Rows from a spatial reasoning dataset:

☆ ☆ ☆ ☆ ☆

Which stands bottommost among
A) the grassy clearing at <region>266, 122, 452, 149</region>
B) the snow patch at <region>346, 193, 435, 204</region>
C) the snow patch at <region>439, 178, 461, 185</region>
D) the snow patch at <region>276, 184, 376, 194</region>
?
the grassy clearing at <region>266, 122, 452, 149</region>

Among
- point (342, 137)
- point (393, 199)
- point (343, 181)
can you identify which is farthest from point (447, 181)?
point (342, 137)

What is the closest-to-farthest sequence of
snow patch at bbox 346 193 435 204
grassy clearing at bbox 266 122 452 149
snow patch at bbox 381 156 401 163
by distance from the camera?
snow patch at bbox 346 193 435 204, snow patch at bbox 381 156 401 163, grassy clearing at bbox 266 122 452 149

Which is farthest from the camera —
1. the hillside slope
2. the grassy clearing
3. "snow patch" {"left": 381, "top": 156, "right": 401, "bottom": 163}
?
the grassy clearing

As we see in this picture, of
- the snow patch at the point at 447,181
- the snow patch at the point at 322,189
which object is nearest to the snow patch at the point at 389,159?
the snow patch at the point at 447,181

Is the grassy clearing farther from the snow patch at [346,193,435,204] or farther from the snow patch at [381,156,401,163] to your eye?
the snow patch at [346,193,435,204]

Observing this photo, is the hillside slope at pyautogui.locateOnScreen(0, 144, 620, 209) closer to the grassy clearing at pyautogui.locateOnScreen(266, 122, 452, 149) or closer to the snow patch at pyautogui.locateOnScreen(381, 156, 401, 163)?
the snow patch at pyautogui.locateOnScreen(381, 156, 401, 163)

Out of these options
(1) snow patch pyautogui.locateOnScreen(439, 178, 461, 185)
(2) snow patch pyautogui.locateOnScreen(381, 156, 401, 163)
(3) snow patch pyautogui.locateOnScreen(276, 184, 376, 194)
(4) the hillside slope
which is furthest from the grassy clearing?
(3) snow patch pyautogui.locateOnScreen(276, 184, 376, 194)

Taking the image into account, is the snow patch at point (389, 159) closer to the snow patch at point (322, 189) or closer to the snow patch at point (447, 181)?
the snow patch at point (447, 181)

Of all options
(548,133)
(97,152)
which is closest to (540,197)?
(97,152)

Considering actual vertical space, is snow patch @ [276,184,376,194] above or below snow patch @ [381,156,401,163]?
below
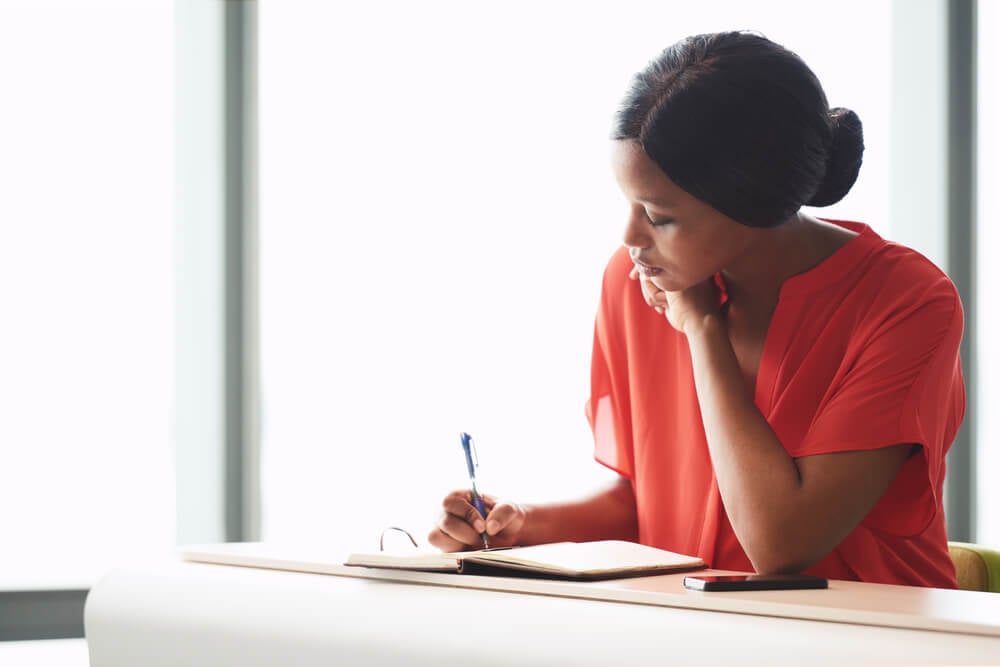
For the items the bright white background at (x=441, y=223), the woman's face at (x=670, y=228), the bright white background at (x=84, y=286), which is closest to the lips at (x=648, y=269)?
the woman's face at (x=670, y=228)

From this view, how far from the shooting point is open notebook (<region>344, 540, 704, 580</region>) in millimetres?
932

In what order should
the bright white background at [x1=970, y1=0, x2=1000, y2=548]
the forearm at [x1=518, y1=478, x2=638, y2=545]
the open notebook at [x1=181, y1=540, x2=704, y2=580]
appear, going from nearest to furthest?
the open notebook at [x1=181, y1=540, x2=704, y2=580] < the forearm at [x1=518, y1=478, x2=638, y2=545] < the bright white background at [x1=970, y1=0, x2=1000, y2=548]

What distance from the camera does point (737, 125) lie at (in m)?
1.20

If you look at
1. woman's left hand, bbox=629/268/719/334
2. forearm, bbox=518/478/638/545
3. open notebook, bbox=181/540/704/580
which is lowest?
forearm, bbox=518/478/638/545

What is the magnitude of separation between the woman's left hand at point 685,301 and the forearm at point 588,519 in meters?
0.28

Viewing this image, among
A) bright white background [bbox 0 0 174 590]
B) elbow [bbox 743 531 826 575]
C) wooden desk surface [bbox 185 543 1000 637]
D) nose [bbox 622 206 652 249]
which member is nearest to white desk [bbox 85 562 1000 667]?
wooden desk surface [bbox 185 543 1000 637]

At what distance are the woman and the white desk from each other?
0.31 m

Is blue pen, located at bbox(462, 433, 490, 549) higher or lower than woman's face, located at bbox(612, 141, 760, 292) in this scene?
lower

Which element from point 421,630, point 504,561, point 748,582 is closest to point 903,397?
point 748,582

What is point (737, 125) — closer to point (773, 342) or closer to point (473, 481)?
point (773, 342)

☆ ☆ ☆ ☆ ☆

■ **Aim**
Reproduce the part of the records above that opens with the line containing "In what order should" and closes with the line containing "appear, going from nearest to furthest?", including both of those lines.

■ **Full solution**
In what order should
the bright white background at [x1=970, y1=0, x2=1000, y2=548]
the forearm at [x1=518, y1=478, x2=638, y2=545]
the open notebook at [x1=181, y1=540, x2=704, y2=580]
appear, going from nearest to furthest?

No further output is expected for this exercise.